| Vorliegender Text |
::::::::

In diesem Scanner wurde jede Person einmal sitzend und drei Mal stehend vermessen. Das Ergebnis: Ein quasi digitaler Zwilling, an dem man Körpermaße wie Hüft- und Brustumfang ablesen kann. 

Diese Maße sind die Basis für die Konfektionsgröße

Brust-, Taillen- und Hüftumfang sowie die Körperhöhe sind die vier Faktoren, die das Hohenstein Textilforschungsinstitut nutzt, um die Kleidergrößen festzulegen. Bei der Messung im Jahr 2009 wurden folgende Durchschnittswerte gemessen: Der Brustumfang – gemessen an der stärksten Stelle der Brust – beträgt 98,7 Zentimeter. Etwas schmaler kommt die Taille daher mit 84,9 Zentimetern. Mit 102,9 Zentimetern ist der Hüftumfang der größte Faktor – neben der Körperhöhe mit durchschnittlich 165,8 Zentimetern. 
Wer jetzt übrigens denkt, dass 1,65 Meter klein sein, dem sei gesagt, dass Frauen aus dem Jahr 1972 noch deutlich kleiner waren mit 1,62 Metern. Allgemein hat sich seit der Messung in diesem Jahr viel getan: Jeder Faktor ist um einige Zentimeter angestiegen.

::::::::

(Einträge des Datensatzes)
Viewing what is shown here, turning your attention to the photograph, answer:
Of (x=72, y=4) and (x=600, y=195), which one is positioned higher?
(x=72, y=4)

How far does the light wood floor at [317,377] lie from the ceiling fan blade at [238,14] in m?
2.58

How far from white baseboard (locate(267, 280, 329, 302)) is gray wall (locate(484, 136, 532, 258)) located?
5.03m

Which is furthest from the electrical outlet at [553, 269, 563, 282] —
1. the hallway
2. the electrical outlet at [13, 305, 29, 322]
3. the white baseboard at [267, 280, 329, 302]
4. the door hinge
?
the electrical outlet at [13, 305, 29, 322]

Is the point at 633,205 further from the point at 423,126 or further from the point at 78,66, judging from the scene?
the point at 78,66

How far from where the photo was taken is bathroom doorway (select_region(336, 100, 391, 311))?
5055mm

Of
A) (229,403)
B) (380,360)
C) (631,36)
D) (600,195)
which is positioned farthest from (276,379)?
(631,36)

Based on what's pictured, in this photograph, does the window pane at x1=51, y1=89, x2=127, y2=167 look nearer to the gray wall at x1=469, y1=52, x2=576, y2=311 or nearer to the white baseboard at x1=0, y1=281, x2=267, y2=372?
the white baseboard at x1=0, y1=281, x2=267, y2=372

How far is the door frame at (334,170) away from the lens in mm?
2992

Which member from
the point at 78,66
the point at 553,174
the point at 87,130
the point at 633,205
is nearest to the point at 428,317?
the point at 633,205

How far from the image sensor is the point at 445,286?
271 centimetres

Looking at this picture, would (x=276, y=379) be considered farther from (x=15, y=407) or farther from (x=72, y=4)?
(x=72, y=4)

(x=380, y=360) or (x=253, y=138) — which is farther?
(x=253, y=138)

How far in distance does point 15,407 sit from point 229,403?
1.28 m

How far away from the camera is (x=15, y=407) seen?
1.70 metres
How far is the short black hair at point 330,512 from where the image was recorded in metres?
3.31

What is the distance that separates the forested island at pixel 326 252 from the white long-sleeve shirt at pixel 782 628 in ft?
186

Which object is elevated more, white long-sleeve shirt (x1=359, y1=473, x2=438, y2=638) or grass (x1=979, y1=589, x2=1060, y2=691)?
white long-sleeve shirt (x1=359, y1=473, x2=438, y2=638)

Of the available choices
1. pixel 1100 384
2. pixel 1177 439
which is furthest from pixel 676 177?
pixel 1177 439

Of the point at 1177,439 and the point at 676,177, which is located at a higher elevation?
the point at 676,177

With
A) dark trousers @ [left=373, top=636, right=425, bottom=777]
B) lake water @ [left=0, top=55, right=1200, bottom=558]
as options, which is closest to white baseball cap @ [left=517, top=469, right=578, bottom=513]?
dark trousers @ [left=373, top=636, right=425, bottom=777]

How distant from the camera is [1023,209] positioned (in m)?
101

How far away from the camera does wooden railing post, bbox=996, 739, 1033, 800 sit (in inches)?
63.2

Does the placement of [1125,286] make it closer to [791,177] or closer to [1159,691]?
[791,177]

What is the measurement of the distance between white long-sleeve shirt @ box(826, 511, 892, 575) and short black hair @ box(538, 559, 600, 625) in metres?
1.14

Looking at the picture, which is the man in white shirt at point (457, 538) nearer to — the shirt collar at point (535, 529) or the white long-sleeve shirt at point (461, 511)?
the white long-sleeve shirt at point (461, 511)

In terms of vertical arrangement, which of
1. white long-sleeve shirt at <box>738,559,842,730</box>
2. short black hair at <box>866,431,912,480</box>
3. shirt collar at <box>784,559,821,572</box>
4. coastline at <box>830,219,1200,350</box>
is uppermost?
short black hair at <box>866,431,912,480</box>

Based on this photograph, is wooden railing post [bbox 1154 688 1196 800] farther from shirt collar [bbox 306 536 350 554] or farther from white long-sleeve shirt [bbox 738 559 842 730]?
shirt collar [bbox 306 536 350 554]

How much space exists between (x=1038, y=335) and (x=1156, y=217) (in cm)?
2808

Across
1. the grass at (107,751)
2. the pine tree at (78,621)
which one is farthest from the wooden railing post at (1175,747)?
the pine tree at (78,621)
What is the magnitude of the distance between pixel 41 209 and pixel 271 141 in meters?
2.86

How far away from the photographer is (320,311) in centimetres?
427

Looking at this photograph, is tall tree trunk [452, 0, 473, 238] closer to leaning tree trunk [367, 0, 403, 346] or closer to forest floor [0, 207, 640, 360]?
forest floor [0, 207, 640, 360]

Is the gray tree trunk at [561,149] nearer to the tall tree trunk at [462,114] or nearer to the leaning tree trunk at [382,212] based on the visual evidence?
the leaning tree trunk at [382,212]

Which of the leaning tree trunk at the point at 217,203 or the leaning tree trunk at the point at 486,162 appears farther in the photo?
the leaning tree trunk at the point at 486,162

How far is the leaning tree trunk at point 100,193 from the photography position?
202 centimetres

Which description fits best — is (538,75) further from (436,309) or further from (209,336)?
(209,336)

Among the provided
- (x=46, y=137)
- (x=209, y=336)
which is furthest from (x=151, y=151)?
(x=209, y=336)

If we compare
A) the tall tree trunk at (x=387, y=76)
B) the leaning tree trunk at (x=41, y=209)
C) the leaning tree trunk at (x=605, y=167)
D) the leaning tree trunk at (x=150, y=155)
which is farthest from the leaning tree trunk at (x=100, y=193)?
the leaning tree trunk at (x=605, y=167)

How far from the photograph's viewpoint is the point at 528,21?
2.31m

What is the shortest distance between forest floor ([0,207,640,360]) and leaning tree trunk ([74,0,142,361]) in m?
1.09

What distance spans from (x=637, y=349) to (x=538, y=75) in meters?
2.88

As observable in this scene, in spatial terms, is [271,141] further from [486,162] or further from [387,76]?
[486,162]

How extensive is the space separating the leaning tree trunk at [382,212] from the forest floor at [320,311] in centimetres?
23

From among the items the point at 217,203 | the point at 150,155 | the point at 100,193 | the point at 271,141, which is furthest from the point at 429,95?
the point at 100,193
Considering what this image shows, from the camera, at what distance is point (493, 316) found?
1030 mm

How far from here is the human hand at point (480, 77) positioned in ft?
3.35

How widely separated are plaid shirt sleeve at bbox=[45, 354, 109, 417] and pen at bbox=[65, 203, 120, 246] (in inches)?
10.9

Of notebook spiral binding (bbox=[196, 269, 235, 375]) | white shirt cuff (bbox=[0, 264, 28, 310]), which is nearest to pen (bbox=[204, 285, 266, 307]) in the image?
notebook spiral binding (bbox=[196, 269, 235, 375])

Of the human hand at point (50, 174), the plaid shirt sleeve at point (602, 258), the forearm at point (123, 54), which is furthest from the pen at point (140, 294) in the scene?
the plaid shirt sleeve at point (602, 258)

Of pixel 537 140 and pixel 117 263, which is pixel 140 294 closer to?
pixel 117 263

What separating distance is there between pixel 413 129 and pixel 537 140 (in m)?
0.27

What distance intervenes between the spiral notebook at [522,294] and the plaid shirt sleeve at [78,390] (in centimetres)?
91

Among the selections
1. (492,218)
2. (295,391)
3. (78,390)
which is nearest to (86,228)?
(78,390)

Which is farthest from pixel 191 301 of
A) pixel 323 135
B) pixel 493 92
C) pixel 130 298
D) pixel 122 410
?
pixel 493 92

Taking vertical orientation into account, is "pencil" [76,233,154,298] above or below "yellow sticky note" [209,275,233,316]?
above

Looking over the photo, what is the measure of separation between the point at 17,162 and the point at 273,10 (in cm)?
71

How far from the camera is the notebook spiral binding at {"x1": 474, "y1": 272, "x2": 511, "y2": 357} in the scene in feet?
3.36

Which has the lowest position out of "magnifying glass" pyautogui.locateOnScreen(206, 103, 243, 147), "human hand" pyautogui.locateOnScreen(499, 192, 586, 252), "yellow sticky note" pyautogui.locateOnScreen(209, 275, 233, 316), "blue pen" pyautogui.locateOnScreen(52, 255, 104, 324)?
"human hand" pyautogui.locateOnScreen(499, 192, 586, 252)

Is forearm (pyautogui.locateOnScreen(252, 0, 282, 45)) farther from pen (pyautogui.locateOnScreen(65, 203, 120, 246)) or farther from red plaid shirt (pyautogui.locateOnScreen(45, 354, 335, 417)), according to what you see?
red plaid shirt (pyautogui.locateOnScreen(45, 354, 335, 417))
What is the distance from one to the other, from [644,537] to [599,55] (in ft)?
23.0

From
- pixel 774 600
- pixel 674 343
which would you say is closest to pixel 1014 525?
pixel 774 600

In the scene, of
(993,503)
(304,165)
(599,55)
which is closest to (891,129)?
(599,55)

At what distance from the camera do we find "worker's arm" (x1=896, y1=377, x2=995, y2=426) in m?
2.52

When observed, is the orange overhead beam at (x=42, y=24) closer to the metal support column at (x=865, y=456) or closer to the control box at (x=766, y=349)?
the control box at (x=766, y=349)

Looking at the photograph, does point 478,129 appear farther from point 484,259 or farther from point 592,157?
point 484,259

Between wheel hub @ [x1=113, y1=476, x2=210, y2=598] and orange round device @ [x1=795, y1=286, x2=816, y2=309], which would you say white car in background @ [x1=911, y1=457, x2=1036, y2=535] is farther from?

::::::::

| Zu erledigende Aufgaben |
[1] Gib den Abschnitt der Auflistung von der Zeile mit „Based on what's“ bis einschließlich der Zeile mit „271 centimetres“ erneut wieder und ersetze darin „window pane“ durch „glass pane“, ohne sonst etwas zu ändern.
[2] Führe den Text über Konfektionsgrößen nach seinem letzten Satz weiter.
Der Text und die Auflistung stammen aus verschiedenen Quellen.

| Lösungen der Aufgaben |
[1]
Based on what's pictured, in this photograph, does the glass pane at x1=51, y1=89, x2=127, y2=167 look nearer to the gray wall at x1=469, y1=52, x2=576, y2=311 or nearer to the white baseboard at x1=0, y1=281, x2=267, y2=372?
the white baseboard at x1=0, y1=281, x2=267, y2=372

How far is the door frame at (334,170) away from the lens in mm?
2992

Which member from
the point at 78,66
the point at 553,174
the point at 87,130
the point at 633,205
is nearest to the point at 428,317?
the point at 633,205

How far from the image sensor is the point at 445,286?
271 centimetres

[2]
Wer kann, der kann – muss aber nicht!

Klingt doch alles gut: eine Tabelle, an die sich alle halten. Dann müsste die Kleidung doch einheitlich ausfallen. Warum tut sie es also nicht? Das Problem: Die Tabelle dient leider nur als Richtwert – muss also bei der Kleiderproduktion nicht verpflichtend herangezogen werden. Und hier finden wir auch den Grund dafür, warum manche Kleidergrößen so unterschiedlich ausfallen – selbst im gleichen Laden. 

Zu groß, zu klein, falsche Zielgruppe

Welche Gründe haben Hersteller, sich nicht an diese Tabelle zu halten? Sollten sie schließlich mehr verkaufen, wenn sie sich daran orientieren…

Grund 1: In der Regel richten sich die Modelabels immer an eine bestimmte Zielgruppe: So gibt es junge, hippe Marken, die jüngere Frauen ansprechen und daher auf eine körperbetonte Kleidung mit ausgeprägter Hüfte und schmale Taille Wert legen. Andere wiederum sprechen ältere Damen an, bei denen der Unterschied zwischen Hüft- und Taillenumfang nicht mehr sehr groß ist. Dementsprechend werden also auch die Kleidungsstücke an den abgeänderten „Normtyp“ angepasst. 

Grund 2: Viele Marken verfolgen einen bestimmten Stil. Sie wollen nicht von jedem getragen werden oder sind von Haus aus enger oder weiter geschnitten, länger oder kürzer. Einfach, um anders zu sein – um eine Message zu senden.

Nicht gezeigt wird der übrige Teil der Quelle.